GIULIANA SGRENA
Il Manifesto
¿Quién puede aún sustentar que si se van las tropas extranjeras de Irak estallará la guerra civil? Lo que ha sucedido ayer en Samarra – una bomba ha destruido la cúpula de oro de la mezquita Al Aksari, lugar santo chiíta, cuyas siguientes protestas y represalias contra imanes y mezquitas sunitas – quita el velo de hipocresía de los partidarios de la ocupación. No es la primera vez que son atacados los lugares santos chiítas y probablemente no será la última. Hace falta parar la matanza no alimentando, como han hecho hasta ahora los ocupantes, la división entre los miembros de las diversas étnico-confesiones iraquíes. La retirada de Irak quitaría la coartada a los que no están interesados en la liberación de la ocupación más bien en la desestabilización del país explotando las diversas diferencias religiosas (sunitas y chiítas), para perseguir su propio plan terrorista. No se puede asistir al desangramiento de un pueblo huyendo de las propias responsabilidades. Qué no son sólo norteamericanas, sino también italianas. El testimonio revelado en la cadena RAInews 24 de Alas Shalal al Kaisi, "él encapuchado" de la prisión de Abu Ghraib, nos revela algo que desafortunadamente no puede sorprendernos: entre los verdugos de la tristemente famosa cárcel también había italianos. No los soldados en "misión de paz" de Nassiriya sino mercenarios. Porque también hay italianos entre los mercenarios presentes en Irak, junto a surafricanos, chilenos, bosnios, colombianos, franceses, etc. etc. Yo mismo en Bagdad traté de entrevistar a uno de ello pero no lo he logrado porque, como verdadero mercenario, quiso ser pagado. Son los “contractors” que constituyen el segundo ejército de ocupación en Irak, cuyo número es de decenas de millares. Son los partidarios de la privatización de la guerra sustentados por las americanas Balckwater, CACI, Titan corp y otras sociedades que así acrecientan sus balances.

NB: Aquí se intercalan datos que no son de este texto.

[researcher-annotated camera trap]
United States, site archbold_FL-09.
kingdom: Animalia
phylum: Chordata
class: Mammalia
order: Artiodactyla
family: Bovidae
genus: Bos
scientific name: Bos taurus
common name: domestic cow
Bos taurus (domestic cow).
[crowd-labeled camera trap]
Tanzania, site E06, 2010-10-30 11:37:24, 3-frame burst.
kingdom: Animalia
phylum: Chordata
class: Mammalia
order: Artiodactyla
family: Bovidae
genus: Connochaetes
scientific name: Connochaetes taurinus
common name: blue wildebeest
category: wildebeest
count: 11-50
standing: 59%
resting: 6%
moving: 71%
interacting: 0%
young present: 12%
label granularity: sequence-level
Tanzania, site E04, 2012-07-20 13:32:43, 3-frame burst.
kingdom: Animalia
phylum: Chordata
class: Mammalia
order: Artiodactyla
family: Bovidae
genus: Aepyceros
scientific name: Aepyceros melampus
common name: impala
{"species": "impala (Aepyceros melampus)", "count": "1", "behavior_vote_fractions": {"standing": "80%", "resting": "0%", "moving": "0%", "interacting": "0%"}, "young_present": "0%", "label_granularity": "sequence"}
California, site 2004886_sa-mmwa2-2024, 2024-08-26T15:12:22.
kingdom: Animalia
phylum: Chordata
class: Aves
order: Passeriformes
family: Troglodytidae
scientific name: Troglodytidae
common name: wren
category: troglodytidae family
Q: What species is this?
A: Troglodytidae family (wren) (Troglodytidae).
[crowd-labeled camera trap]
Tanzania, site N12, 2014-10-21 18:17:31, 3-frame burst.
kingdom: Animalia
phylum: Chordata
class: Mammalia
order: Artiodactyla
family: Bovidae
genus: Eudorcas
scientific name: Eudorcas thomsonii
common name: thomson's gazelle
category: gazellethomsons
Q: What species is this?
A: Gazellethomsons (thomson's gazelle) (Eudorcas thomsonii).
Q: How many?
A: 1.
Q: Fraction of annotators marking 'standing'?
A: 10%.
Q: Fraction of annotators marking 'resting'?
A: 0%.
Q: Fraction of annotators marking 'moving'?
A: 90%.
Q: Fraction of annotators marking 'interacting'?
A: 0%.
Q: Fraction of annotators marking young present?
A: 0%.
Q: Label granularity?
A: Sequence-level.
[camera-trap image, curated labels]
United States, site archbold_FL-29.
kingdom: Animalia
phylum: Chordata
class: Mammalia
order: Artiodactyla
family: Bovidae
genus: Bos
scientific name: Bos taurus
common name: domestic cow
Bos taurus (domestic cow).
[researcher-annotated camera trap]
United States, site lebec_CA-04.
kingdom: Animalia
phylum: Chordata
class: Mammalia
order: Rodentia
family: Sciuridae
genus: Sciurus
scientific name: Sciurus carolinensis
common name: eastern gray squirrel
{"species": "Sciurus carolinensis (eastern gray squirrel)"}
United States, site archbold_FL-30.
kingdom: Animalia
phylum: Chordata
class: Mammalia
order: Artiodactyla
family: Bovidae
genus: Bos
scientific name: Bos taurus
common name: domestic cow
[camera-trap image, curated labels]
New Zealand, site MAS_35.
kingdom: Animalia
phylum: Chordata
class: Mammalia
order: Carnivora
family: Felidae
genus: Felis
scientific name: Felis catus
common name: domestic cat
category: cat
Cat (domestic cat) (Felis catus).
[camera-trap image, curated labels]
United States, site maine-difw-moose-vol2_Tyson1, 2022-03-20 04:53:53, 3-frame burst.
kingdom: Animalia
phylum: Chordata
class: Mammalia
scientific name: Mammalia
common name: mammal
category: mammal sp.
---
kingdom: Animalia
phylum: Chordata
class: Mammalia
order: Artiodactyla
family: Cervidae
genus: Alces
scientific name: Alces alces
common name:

Es la parte más sucia de la guerra: son en efecto los “contractors” los que hacen lo que los soldados regulares pueden permitirse de hacer. Y están soy super pagados. Tanto que hace nacer tensiones con los soldados norteamericanos que se rebelaron a este doble trato. No se puede impedir ciertamente a quien quiere hacer de la guerra su propia fuente de ingresos que lo haga, pero al menos podríamos evitar apoyarlos como héroes. Podemos evitar en cambio que nuestros soldados sigan siendo cómplice de una ocupación que no puede tener ninguna justificación. Irak está en guerra, por esto los noteamericanos han disparado hace un año al coche en el viajamos hacia el aeropuerto matando a Nicola Calipari. Y también nuestros soldados están en guerra y no en "misión de paz." Una vez más ha sido RAInews 24 la que nos desvela una realidad que sólo la hipocresía pudo hacer ignorar: la guerra es la guerra y quién se encuentra en un teatro de guerra con las armas no desarrolla actividad humanitaria. Y también dispara sobre las ambulancias, lo ha confesado el caporalmaggiore Raffaele Allocca confirmando las afirmaciones del periodista americano Micah Garen. Frente a tanta barbarie, ¿como es posible que la campaña electoral no haga que la posición sobre la guerra e Irak sea un punto calificador?